Em Auschwitz-Birkenau o modelo industrial foi ainda mais moderno: enquanto Birkenau eliminava os que nom tinham funçom, centenas de milhares de Judeus foram destinados ao trabalho escravo em Auschwitz.


Umha rede de indústrias de diversos setores foi instalada ali, somente pra aproveitar essa mão de obra. Os escravos morriam de fome, más condições, doenças, tiros ou nas câmaras. E vinham outros substituí-los.


E os nazistas até mesmo designaram os kapos, soldados judeus a quem lhes era prometida a sobrevivência caso entregassem os outros e os controlassem. Jogavam uns contra os outros, e os kapos morriam da mesma maneira.

Eu poderia descrever aqui a desumanidade até depois de amanhã, mas vocês podem encontrar essas informações numha vastíssima literatura. O meu ponto aqui é só comentar sobre as particularidades desse triste evento histórico.

Eu nom conheço outro genocídio com planos tam totais, de exterminar toda a populaçom, e tudo isso documentado. E a execuçom foi extremamente eficiente, levando em consideraçom preço, custo, velocidade e questões humanas, como os efeitos emocionais que isso faria no assassino. Enquanto os alemães eram poupados de ver o sofrimento das vítimas, os Judeus eram obrigados a executar quase todo o processo.

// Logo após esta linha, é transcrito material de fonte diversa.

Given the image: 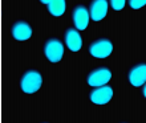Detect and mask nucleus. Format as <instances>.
I'll return each instance as SVG.
<instances>
[{
	"mask_svg": "<svg viewBox=\"0 0 146 123\" xmlns=\"http://www.w3.org/2000/svg\"><path fill=\"white\" fill-rule=\"evenodd\" d=\"M89 21H90V15H89V11L84 5H78V7L74 8V11H73V23H74V27L77 28V31L86 29V27L89 25Z\"/></svg>",
	"mask_w": 146,
	"mask_h": 123,
	"instance_id": "6e6552de",
	"label": "nucleus"
},
{
	"mask_svg": "<svg viewBox=\"0 0 146 123\" xmlns=\"http://www.w3.org/2000/svg\"><path fill=\"white\" fill-rule=\"evenodd\" d=\"M129 5L131 9H139L146 5V0H129Z\"/></svg>",
	"mask_w": 146,
	"mask_h": 123,
	"instance_id": "ddd939ff",
	"label": "nucleus"
},
{
	"mask_svg": "<svg viewBox=\"0 0 146 123\" xmlns=\"http://www.w3.org/2000/svg\"><path fill=\"white\" fill-rule=\"evenodd\" d=\"M109 9V3L106 0H92L89 5V15L93 21H101Z\"/></svg>",
	"mask_w": 146,
	"mask_h": 123,
	"instance_id": "423d86ee",
	"label": "nucleus"
},
{
	"mask_svg": "<svg viewBox=\"0 0 146 123\" xmlns=\"http://www.w3.org/2000/svg\"><path fill=\"white\" fill-rule=\"evenodd\" d=\"M142 94H143V97L146 98V84H145V86H143V89H142Z\"/></svg>",
	"mask_w": 146,
	"mask_h": 123,
	"instance_id": "2eb2a0df",
	"label": "nucleus"
},
{
	"mask_svg": "<svg viewBox=\"0 0 146 123\" xmlns=\"http://www.w3.org/2000/svg\"><path fill=\"white\" fill-rule=\"evenodd\" d=\"M44 54H45L46 60L52 64L61 61L62 56H64V45L62 42L57 39H49L44 45Z\"/></svg>",
	"mask_w": 146,
	"mask_h": 123,
	"instance_id": "f03ea898",
	"label": "nucleus"
},
{
	"mask_svg": "<svg viewBox=\"0 0 146 123\" xmlns=\"http://www.w3.org/2000/svg\"><path fill=\"white\" fill-rule=\"evenodd\" d=\"M40 1H41L42 4H46V5H48V4H49L50 1H52V0H40Z\"/></svg>",
	"mask_w": 146,
	"mask_h": 123,
	"instance_id": "4468645a",
	"label": "nucleus"
},
{
	"mask_svg": "<svg viewBox=\"0 0 146 123\" xmlns=\"http://www.w3.org/2000/svg\"><path fill=\"white\" fill-rule=\"evenodd\" d=\"M111 97H113V89L108 85H104L92 90L89 94V99L96 105H106L111 99Z\"/></svg>",
	"mask_w": 146,
	"mask_h": 123,
	"instance_id": "39448f33",
	"label": "nucleus"
},
{
	"mask_svg": "<svg viewBox=\"0 0 146 123\" xmlns=\"http://www.w3.org/2000/svg\"><path fill=\"white\" fill-rule=\"evenodd\" d=\"M88 52L96 58H106L113 52V44L108 39H98L89 45Z\"/></svg>",
	"mask_w": 146,
	"mask_h": 123,
	"instance_id": "7ed1b4c3",
	"label": "nucleus"
},
{
	"mask_svg": "<svg viewBox=\"0 0 146 123\" xmlns=\"http://www.w3.org/2000/svg\"><path fill=\"white\" fill-rule=\"evenodd\" d=\"M11 33L16 41H27L32 37V27L25 21H16L11 28Z\"/></svg>",
	"mask_w": 146,
	"mask_h": 123,
	"instance_id": "0eeeda50",
	"label": "nucleus"
},
{
	"mask_svg": "<svg viewBox=\"0 0 146 123\" xmlns=\"http://www.w3.org/2000/svg\"><path fill=\"white\" fill-rule=\"evenodd\" d=\"M111 78V72L108 68H97L92 70L88 76V85L92 87H100L106 85Z\"/></svg>",
	"mask_w": 146,
	"mask_h": 123,
	"instance_id": "20e7f679",
	"label": "nucleus"
},
{
	"mask_svg": "<svg viewBox=\"0 0 146 123\" xmlns=\"http://www.w3.org/2000/svg\"><path fill=\"white\" fill-rule=\"evenodd\" d=\"M110 1V5L114 11H121L123 9L125 4H126V0H109Z\"/></svg>",
	"mask_w": 146,
	"mask_h": 123,
	"instance_id": "f8f14e48",
	"label": "nucleus"
},
{
	"mask_svg": "<svg viewBox=\"0 0 146 123\" xmlns=\"http://www.w3.org/2000/svg\"><path fill=\"white\" fill-rule=\"evenodd\" d=\"M42 85V76L37 70H27L20 80V87L25 94H35Z\"/></svg>",
	"mask_w": 146,
	"mask_h": 123,
	"instance_id": "f257e3e1",
	"label": "nucleus"
},
{
	"mask_svg": "<svg viewBox=\"0 0 146 123\" xmlns=\"http://www.w3.org/2000/svg\"><path fill=\"white\" fill-rule=\"evenodd\" d=\"M65 45L70 52H78L82 46V39L78 31L76 29H68L65 33Z\"/></svg>",
	"mask_w": 146,
	"mask_h": 123,
	"instance_id": "9d476101",
	"label": "nucleus"
},
{
	"mask_svg": "<svg viewBox=\"0 0 146 123\" xmlns=\"http://www.w3.org/2000/svg\"><path fill=\"white\" fill-rule=\"evenodd\" d=\"M129 82L131 86L139 87L146 84V64H138L129 72Z\"/></svg>",
	"mask_w": 146,
	"mask_h": 123,
	"instance_id": "1a4fd4ad",
	"label": "nucleus"
},
{
	"mask_svg": "<svg viewBox=\"0 0 146 123\" xmlns=\"http://www.w3.org/2000/svg\"><path fill=\"white\" fill-rule=\"evenodd\" d=\"M66 8V3L65 0H52L48 4V11L52 16H61L64 15Z\"/></svg>",
	"mask_w": 146,
	"mask_h": 123,
	"instance_id": "9b49d317",
	"label": "nucleus"
}]
</instances>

Repito: eu nom sei se houve algo igual na história, mas incomoda-me as falsas equivalências que fazem entre a Shoah e eventos sem absolutamente nengumha semelhança. A comparaçom pode ser importante, os eventos históricos estám aí para que nos aprendamos com eles, saibamos identificar os processos que culminaram na barbárie. Eu sou totalmente a favor da comparaçom dessa maneira. A comparaçom dialética, analítica.


Porque a história é feita polos seres humanos, e se humanos foram capazes de algo assim umha vez, podem fazer outra vez. E até pior. 


Convido vocês ao debate honesto. Eu provavelmente cometi alguns pequenos erros, mas nom na essência.